SUPPLIED TEXT:
Poor eating habits, a lack of exercise and ignorance around diabetes are among the main ongoing challenges in fighting the disease in South Africa.
But diabetes is not just a local problem.
According to the International Diabetes Federation, more than 4.2 million adults are living with diabetes. An estimated 45.4% people are undiagnosed.
South Africa has the highest prevalence of diabetes in Africa at 11.3% of its population.
It is estimated that an additional 13 million South Africans – that’s one in three adults – have impaired fasting glucose (IFG), which puts them at high risk of developing Type 2 diabetes. This is the highest prevalence of IFG in the world.
According to Diabetes South Africa, half of South Africans who have diabetes don’t know they have it.
Emmanuel Chinyerere is a volunteer with the organisation.
He said: “Diabetes that is uncontrolled or not regulated can lead to major health concerns later in life. We need to drastically improve the amount of information that is available to the public. This must be done for South Africans who are unaware to be more educated and informed of not just the symptoms, but the best ways to treat and manage the disease.

TASK ITEM A:
According to the passage on diabetes in South Africa, what share of the country's population has diabetes?
TASK ITEM B:
Reproduce the passage on diabetes in South Africa exactly, from "South Africa has" to "in the world.".
TASK ITEM C:
Write the next part of the passage on diabetes in South Africa, picking up after its final sentence.
The rows that follow have no connection to the passage on diabetes in South Africa.

Items from a data source
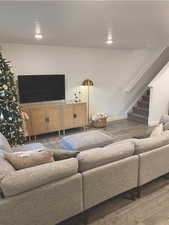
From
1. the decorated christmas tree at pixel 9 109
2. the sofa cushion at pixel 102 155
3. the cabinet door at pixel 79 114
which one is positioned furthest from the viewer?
the cabinet door at pixel 79 114

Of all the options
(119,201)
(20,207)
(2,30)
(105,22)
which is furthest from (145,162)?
(2,30)

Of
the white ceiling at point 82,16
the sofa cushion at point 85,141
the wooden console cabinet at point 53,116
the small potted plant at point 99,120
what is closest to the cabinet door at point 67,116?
the wooden console cabinet at point 53,116

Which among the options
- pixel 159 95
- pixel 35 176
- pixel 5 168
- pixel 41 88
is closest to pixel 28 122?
pixel 41 88

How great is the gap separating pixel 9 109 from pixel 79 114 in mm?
2066

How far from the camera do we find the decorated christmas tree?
11.3ft

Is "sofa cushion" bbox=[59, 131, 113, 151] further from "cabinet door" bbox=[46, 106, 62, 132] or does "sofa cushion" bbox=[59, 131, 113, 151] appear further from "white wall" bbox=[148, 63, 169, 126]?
"white wall" bbox=[148, 63, 169, 126]

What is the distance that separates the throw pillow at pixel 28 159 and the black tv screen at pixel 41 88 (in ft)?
9.61

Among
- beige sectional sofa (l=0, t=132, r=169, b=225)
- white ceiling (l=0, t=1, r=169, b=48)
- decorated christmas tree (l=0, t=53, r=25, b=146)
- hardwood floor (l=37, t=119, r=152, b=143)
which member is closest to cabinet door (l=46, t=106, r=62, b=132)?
hardwood floor (l=37, t=119, r=152, b=143)

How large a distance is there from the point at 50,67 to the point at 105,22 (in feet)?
8.51

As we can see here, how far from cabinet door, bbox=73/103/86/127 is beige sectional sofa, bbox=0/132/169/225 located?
2894 millimetres

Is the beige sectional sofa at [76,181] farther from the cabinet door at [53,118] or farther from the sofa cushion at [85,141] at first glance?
the cabinet door at [53,118]

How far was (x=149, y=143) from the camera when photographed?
2311 millimetres

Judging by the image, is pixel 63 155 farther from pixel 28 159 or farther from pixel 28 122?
pixel 28 122

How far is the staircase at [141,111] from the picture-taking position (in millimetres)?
6076
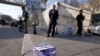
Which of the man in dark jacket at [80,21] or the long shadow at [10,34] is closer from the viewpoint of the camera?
the long shadow at [10,34]

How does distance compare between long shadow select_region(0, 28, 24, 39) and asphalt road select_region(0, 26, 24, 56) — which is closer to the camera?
asphalt road select_region(0, 26, 24, 56)

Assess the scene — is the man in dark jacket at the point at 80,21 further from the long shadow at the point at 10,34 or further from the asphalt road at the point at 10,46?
the asphalt road at the point at 10,46

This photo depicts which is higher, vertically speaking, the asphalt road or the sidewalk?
the sidewalk

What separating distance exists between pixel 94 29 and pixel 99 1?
24839mm

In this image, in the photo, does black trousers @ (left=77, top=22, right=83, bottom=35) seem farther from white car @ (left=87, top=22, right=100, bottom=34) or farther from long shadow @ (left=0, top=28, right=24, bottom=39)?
long shadow @ (left=0, top=28, right=24, bottom=39)

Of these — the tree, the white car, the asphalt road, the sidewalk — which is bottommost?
the asphalt road

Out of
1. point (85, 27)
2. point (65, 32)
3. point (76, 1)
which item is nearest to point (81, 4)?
point (76, 1)

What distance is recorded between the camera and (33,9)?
1305 centimetres

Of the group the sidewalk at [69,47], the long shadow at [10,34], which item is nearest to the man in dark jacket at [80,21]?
the long shadow at [10,34]

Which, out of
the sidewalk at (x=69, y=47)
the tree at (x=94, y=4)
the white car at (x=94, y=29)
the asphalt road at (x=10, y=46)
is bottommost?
the asphalt road at (x=10, y=46)

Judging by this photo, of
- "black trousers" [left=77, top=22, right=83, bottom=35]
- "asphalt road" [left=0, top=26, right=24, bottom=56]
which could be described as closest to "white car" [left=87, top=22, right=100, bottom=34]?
"black trousers" [left=77, top=22, right=83, bottom=35]

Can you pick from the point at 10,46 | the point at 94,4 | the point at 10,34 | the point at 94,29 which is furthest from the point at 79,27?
the point at 94,4

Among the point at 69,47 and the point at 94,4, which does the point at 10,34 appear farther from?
the point at 94,4

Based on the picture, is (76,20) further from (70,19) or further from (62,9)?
(62,9)
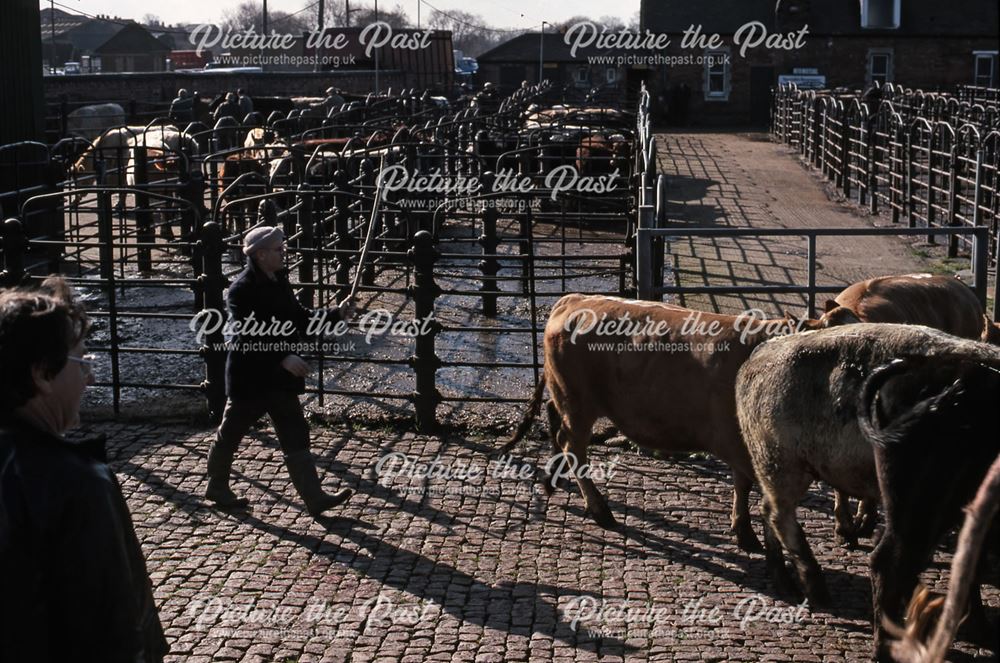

RESPONSE A:
11.3% of its population.

RESPONSE B:
South Africa has the highest prevalence of diabetes in Africa at 11.3% of its population.
It is estimated that an additional 13 million South Africans – that’s one in three adults – have impaired fasting glucose (IFG), which puts them at high risk of developing Type 2 diabetes. This is the highest prevalence of IFG in the world.

RESPONSE C:
“South Africa has about 19 million people with either an overweight or obesity problem and this is a major risk for contracting diabetes.”
Caine Tibbs, who is also a volunteer with Diabetes SA, said the problem lies with the poor eating habits in the world today, and specifically South Africa.
“There are many thousands of people who eat far too many carbohydrates and fast and processed foods, which are also high in sugar. Also, the fact that many people are idle and do not exercise regularly.
“This can lead to someone being unaware that they have diabetes. Lack of knowledge relating to diabetes in general in the community and discrimination in employment and schools can also lead to individuals being afraid to inform others of their condition,” said Tibbs.
In a recent column published on “Diabetes Focus eMag”, the publication said diabetes was one of the largest global health emergencies of the 21st century and among the top 10 causes of death worldwide.
According to the World Health Organization, the number of people with diabetes rose from 108 million in 1980 to 422 million in 2014. Prevalence has been rising more rapidly in low- and middle-income countries than in high-income countries.
“Between 2000 and 2019, there was a 3% increase in diabetes mortality rates by age. In 2019, diabetes and kidney disease due to diabetes caused an estimated two million deaths,” it said in a statement in September.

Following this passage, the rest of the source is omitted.